The way parents handle back talk in early childhood sets the stage for whether or not this will be a recurring problem when the child is older. All children will occasionally challenge their parents, but by having a respectful and connected relationship, you greatly reduce your chances of this turning into a chronic behavior problem.
It's important to note that, in early childhood, children are only beginning to learn to separate from their parents and assert themselves. What many parents consider as back talk can be understood as the child's need for autonomy. Positive parents respect this child's need and teach him appropriate, respectful ways to communicate.
The most important thing we can do first and foremost is to set a good example. This means we model respect in our interactions with our children. If we are prone to yelling, they will be as well. If we choose to ignore their requests without explanation, they will learn to ignore ours. We must set the example for how to communicate respectfully.
Related Article: Why We Yell and How to Stop
When your requests are non-negotiable, word them as statements, not questions.
Young children think in literal terms, so if you ask, "will you put away your toys," the child will interpret it to mean there is a choice. Instead, try "put your toys away now, please." If your request is met with "no" or "I don't feel like it," remember she's asserting herself and learning to voice her opinion. This doesn't mean you take no for an answer and pick up her toys for her, but it means you understand it isn't about defying you so that this doesn't trigger anger. You can make a game of beat the timer for young children or use when/then statements such as, "When your toys are picked up, then you can go outside to play."

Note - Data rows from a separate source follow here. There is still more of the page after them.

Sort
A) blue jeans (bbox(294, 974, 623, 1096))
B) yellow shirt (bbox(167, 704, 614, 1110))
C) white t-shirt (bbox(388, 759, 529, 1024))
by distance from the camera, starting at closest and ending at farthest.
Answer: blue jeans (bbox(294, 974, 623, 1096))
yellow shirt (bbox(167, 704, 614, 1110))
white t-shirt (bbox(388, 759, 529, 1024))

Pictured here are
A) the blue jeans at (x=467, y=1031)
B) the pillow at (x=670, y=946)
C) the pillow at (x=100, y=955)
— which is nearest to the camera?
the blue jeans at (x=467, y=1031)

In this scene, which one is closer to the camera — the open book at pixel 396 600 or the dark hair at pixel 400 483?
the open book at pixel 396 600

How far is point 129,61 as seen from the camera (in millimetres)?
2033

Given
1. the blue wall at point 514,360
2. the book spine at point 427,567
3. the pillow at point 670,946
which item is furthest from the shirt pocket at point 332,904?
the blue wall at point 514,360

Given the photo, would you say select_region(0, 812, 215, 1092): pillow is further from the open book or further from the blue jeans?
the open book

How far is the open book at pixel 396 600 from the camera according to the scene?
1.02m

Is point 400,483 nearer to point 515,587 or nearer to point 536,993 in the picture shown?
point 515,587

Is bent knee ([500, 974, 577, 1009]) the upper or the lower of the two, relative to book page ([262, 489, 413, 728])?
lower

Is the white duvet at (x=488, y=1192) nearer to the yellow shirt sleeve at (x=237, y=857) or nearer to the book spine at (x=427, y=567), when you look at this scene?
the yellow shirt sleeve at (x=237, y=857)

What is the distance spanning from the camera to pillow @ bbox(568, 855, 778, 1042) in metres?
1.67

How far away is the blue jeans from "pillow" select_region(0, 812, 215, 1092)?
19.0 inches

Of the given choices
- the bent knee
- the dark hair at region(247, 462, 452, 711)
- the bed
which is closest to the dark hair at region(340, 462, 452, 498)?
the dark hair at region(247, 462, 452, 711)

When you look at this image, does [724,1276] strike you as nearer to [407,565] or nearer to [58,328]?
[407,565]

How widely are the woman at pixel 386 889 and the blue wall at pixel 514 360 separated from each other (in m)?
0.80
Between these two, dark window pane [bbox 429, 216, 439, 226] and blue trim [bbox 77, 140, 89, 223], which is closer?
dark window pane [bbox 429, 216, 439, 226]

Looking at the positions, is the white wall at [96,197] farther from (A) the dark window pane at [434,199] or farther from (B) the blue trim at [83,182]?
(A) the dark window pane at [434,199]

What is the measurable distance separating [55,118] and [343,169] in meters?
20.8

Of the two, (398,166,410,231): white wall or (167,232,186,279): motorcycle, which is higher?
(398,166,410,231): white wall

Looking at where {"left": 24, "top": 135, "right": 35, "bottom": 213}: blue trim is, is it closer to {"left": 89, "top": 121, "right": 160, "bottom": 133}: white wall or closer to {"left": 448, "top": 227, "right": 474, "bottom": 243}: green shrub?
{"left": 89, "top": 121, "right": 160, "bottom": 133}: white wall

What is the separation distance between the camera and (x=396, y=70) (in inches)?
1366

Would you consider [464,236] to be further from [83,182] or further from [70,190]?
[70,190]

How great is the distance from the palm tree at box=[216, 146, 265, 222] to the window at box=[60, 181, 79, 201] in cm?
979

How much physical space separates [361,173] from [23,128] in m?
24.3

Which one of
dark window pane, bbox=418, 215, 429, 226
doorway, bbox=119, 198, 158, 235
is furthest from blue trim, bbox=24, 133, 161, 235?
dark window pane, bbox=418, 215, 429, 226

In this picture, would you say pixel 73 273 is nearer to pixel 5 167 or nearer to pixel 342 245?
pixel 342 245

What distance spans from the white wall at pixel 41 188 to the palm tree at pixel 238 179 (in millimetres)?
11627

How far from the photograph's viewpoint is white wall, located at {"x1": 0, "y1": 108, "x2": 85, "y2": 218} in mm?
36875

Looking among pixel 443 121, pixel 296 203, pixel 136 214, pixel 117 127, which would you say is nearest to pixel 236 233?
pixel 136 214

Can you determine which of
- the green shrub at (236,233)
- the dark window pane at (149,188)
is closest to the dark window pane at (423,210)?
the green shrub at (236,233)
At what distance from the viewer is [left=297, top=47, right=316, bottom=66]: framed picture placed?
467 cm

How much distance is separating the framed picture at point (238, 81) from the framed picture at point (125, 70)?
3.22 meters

For times when your child keeps arguing with you about a limit you have set, do not bicker back and forth. Acknowledge what your child is wanting, validate his feelings, explain your reasoning once, and then use a short and respectful statement to disengage from the argument, such as "I've already answered that" or "I won't be arguing about this." If you're experiencing hurtful or rude comments from your child, such as "I hate you" or "you're stupid," understand what she's really saying is "I'm upset and don't know how to handle this."